Saved entries
== Segment start ==
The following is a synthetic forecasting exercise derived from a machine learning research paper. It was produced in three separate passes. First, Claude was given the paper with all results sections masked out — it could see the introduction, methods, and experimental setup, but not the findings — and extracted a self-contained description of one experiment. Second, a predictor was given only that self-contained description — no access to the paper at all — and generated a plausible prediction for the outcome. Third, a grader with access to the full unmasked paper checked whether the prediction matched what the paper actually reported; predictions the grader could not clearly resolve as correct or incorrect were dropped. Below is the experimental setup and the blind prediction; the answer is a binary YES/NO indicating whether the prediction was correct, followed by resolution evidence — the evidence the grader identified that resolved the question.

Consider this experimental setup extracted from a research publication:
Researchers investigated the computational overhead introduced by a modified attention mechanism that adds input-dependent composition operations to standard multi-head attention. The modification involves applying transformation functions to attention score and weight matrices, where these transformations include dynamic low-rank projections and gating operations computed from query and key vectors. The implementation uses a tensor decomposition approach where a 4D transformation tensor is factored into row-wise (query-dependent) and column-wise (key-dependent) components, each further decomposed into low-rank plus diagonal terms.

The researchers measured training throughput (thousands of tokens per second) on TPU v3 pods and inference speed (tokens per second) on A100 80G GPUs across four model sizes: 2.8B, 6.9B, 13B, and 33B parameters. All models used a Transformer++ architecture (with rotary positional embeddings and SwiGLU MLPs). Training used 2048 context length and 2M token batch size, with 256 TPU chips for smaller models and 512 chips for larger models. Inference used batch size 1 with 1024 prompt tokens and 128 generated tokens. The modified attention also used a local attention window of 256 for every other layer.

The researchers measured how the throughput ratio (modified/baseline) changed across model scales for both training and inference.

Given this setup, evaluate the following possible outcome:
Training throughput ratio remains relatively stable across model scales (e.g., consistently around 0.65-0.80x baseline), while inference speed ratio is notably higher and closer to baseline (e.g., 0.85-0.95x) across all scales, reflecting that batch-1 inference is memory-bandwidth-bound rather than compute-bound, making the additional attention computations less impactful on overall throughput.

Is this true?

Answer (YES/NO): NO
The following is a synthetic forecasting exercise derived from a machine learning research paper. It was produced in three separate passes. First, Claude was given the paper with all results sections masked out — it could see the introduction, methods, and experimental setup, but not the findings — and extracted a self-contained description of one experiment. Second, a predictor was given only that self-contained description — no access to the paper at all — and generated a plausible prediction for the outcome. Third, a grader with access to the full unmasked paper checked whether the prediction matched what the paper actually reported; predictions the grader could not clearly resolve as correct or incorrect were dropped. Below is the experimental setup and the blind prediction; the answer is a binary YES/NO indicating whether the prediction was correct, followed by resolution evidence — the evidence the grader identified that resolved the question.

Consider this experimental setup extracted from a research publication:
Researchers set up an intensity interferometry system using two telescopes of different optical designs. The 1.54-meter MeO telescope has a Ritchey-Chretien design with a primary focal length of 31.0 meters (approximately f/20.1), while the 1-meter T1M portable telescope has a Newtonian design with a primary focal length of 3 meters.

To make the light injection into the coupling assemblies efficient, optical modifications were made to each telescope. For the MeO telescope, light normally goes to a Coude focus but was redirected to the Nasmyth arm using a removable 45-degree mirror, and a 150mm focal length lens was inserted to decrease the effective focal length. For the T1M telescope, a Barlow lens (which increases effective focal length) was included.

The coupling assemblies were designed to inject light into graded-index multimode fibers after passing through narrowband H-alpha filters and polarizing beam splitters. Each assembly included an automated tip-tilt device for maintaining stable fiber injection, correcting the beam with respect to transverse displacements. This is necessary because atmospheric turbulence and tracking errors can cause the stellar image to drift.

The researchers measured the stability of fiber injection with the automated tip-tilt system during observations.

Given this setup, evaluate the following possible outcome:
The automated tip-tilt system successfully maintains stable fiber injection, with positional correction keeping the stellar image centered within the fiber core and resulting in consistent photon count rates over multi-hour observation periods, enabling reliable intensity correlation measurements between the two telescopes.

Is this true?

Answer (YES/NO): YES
== Segment end ==
▶ _Task prompt_:
From the records, copy out each line that includes the string "batch".

▶ _Task response_:
The researchers measured training throughput (thousands of tokens per second) on TPU v3 pods and inference speed (tokens per second) on A100 80G GPUs across four model sizes: 2.8B, 6.9B, 13B, and 33B parameters. All models used a Transformer++ architecture (with rotary positional embeddings and SwiGLU MLPs). Training used 2048 context length and 2M token batch size, with 256 TPU chips for smaller models and 512 chips for larger models. Inference used batch size 1 with 1024 prompt tokens and 128 generated tokens. The modified attention also used a local attention window of 256 for every other layer.
Training throughput ratio remains relatively stable across model scales (e.g., consistently around 0.65-0.80x baseline), while inference speed ratio is notably higher and closer to baseline (e.g., 0.85-0.95x) across all scales, reflecting that batch-1 inference is memory-bandwidth-bound rather than compute-bound, making the additional attention computations less impactful on overall throughput.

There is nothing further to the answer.